▸ ФРАГМЕНТ ТЕКСТА

==*==

В апреле 1820 года командиром лейб-гвардии Семёновского полка был назначен полковник Фёдор Ефимович Шварц (1783–1869). Это был офицер педантичный и строгий до жестокости. Сам он нёс службу, не считаясь со временем, можно сказать, работал на износ, хотя такая работа не лучшая характеристика для офицера. Ведь неумение построить свой служебный день отражается и на подчинённых, которые лишаются вполне заслуженного отдыха. А ведь полк был не простой – полк лейб-гвардии. То есть и личный состав несколько иной, нежели в линейных армейских полках.

Постоянными разносами, делаемыми в грубой и оскорбительной форме, он с первых дней подорвал свой авторитет командира и добился, что его возненавидели не только нижние чины, но и офицеры полка, которые должны были бы составлять его опору в службе. А когда рота его величества 17 октября 1820 года была назначена вопреки порядку и правилам в караул без положенного для заступления отдыха, солдаты и унтер-офицеры собрались на некоторое подобие митинга. Прибежал командир роты, пытался решить дело сначала приказом, затем даже убеждениями, но это не помогло. Но плетью обуха не перешибёшь. Всю роту в полном составе отправили в казематы Петропавловской крепости. Слух о том мгновенно распространился по всем подразделениям полка. Началось всеобщее неповиновение. До вооружённого противостояния дело не дошло, но солдат, унтер-офицеров, да и некоторых офицеров полка тоже отправили в Петропавловскую крепость. А поскольку для такого количества арестантов просто мест в казематах не хватило, то все роты, кроме роты-зачинщицы, вскоре переправили в Финляндские крепости.

==*==

▸ ИСХОДНЫЕ ДАННЫЕ
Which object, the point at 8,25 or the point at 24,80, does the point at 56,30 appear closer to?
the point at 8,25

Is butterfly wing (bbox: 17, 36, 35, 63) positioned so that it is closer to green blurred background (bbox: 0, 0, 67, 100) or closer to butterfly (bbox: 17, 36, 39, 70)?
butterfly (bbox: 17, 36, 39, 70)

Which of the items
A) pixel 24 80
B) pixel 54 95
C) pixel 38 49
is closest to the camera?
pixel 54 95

==*==

▸ ЦЕЛЬ A
Выпишите по порядку все даты и годы, которые упомянуты в отрывке о Семёновском полку.
▸ ЦЕЛЬ B
Продолжите отрывок о Семёновском полку, начав сразу после его последнего предложения.

▸ РЕЗУЛЬТАТ A
- апрель 1820 года
- 1783
- 1869
- 17 октября 1820 года

▸ РЕЗУЛЬТАТ B
Ф.Е. Шварц. Неизвестный художник


О бунте было немедленно доложено императору Александру I, и тот приказал заменить весь состав полка, а старый состав распределить по отдалённым армейским полкам. Произведённое следствие установило вину командира полка в несправедливом и жестоком обращении с подчинёнными, приведшими к неповиновению.

 

Полковник Шварц и личный состав роты его величества были преданы суду. Приговор от 3 сентября 1821 года был суров, в нём говорилось о вине командира «в несообразном выборе времени для учений и в нерешимости лично принять должные меры для прекращения неповиновения, происшедшего в лейб-гвардии Семёновском полку 17 октября 1820 г.; но, в уважение прежней долговременной и усердной службы, храбрости и отличий, оказанных им на поле сражения, избавлен был от строжайшего наказания (смертной казни, к которой приговорен был военным судом) и отставлен от службы с тем, чтобы впредь никуда не определять».

Забегая вперёд, нужно сказать, что всё-таки в 1823 году Шварц снова был принят на службу, воевал на Кавказе и в 1828 году даже получил чин генерал-майора. Но урок не пошёл впрок, и в 1850 году генерал Шварц «за злоупотребление властью, обнаруженное жестоким наказанием и истязанием нижних чинов», был окончательно удалён со службы без пенсии, ему даже был запрещён въезд в Петербург и Москву.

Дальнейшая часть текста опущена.